自転車に装着したときに、バッグが前輪の中心より内側(体寄り)にセットできた。このため重心バランスを崩すことなく、ハンドルの操作性が鈍くならない点がかなり快適だった。いつか長距離やグラベルだけを走って移動する旅にも使ってみたい。
フォークパック 4.1L
- 価格:11,000円(1個)
- サイズ:幅17.5×高さ28×奥行き11cm
- 容量:4.1L
- 重量:290g
- 耐荷重:3kg
- 付属品:QLSsystemアダプター
フレームパックトップチューブ
4本の面ファスナーでフレームに装着するフレームパック。バッグ上部のフレームと接する部分の素材が滑りにくいもので、一度、面ファスナーのストラップを締めると緩みなく走れるところはさすが。大きなジッパーは引きやすく開閉が楽。

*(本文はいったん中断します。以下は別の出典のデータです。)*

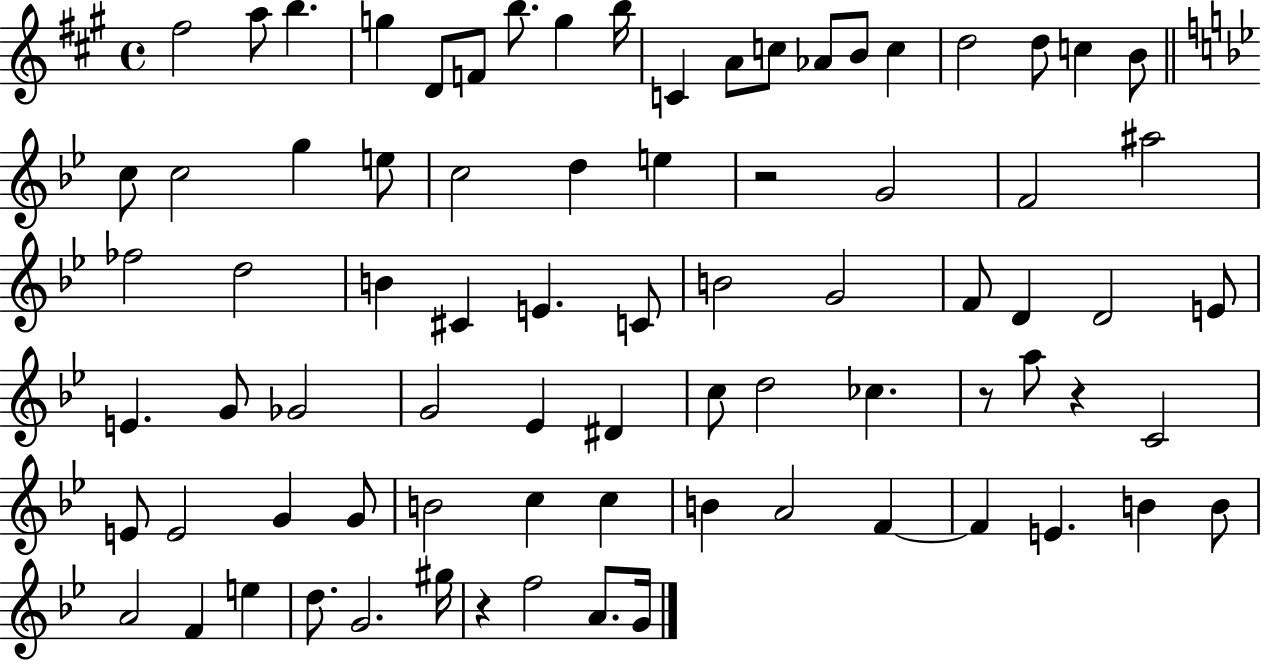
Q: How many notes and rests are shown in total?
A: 79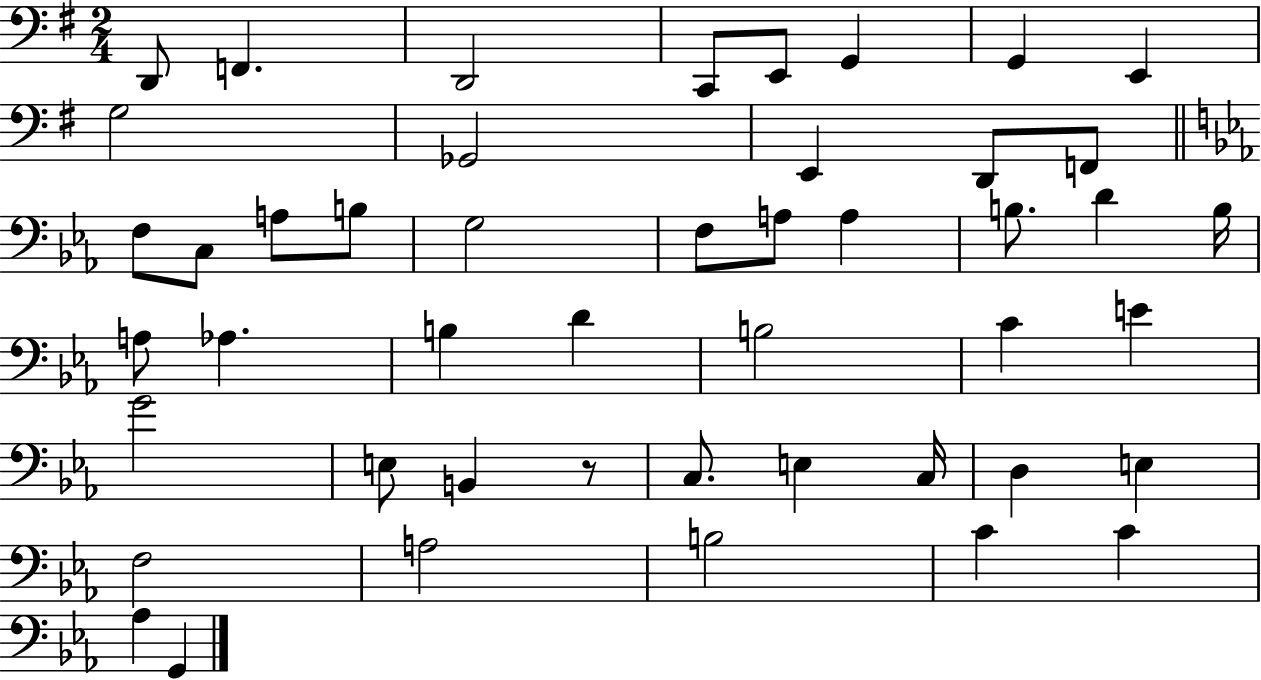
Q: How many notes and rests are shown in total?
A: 47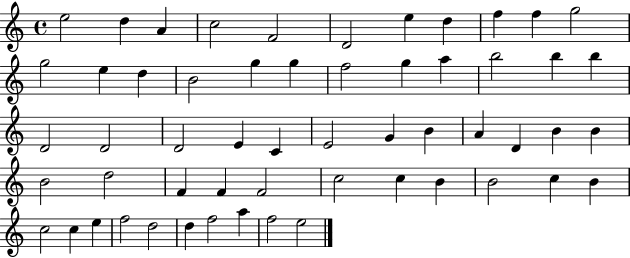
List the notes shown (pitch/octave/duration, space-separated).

ここには、折りたたみテーブル、ガスカートリッジ、折りたたみ式の火バサミ、空気入れ、パンク修理セット、工具、ワイヤーロックを収納。まだ余裕があったので、荷物が増えた場合に備えてラバーストラップ2本も入れた。走行中に自転車のトラブルがあったときに対処するための道具は、すべてここに。
フレームパックトップチューブ
- 価格:22,000円
- サイズ:幅40×高さ15×奥行き6cm
- 容量:3L
- 重量:170g
- 耐荷重:3kg
バッグ以外に装着した小物
ハンドルにバッグを装着したため、へッドライトを取り付ける場所がなくなった。そこでフロントフォークの先端にあるネジ穴に、市販のライトマウントを装着して対応した。メインフレームには、ボトルケージ1個とボトルをセット。
今回は、途中、コンビニやスーパーが多いルートだったので、ボトルは1個で十分と判断したため。そのほか、万が一、帰りに荷物が入らなくなった場合に備えて、積載性を確保するケージ(小さなキャリア)をボトル台座に装着。幸い今回は出番がなかった。
冒険感を楽しめる自由なバイクパッキング
今回積載した道具の重さは約9kg。それなりに重量感はあるが、普段自分が使っている自転車と比べて、重量配分が良く、ハンドリングに変なクセも出ることなく、安定して走れた。基本設計がツーリング向きのグラベルバイクと、たっぷり積めてバランスよく走ることを両立したバッグのおかげで、重い荷物を装備して走ることが、まったく苦にならないキャンプツーリングを楽しめた。今の時代、せっかくこんな素晴らしいバイクとギアがあるのだから、それを選択しない手はないと実感した。
いくつになっても子供のころのように心躍るバイクパッキング。自転車で街を抜け出し、自力で移動するからこそ体験できる、アドベンチャー感満載のキャンプスタイルをぜひ試していただきたい。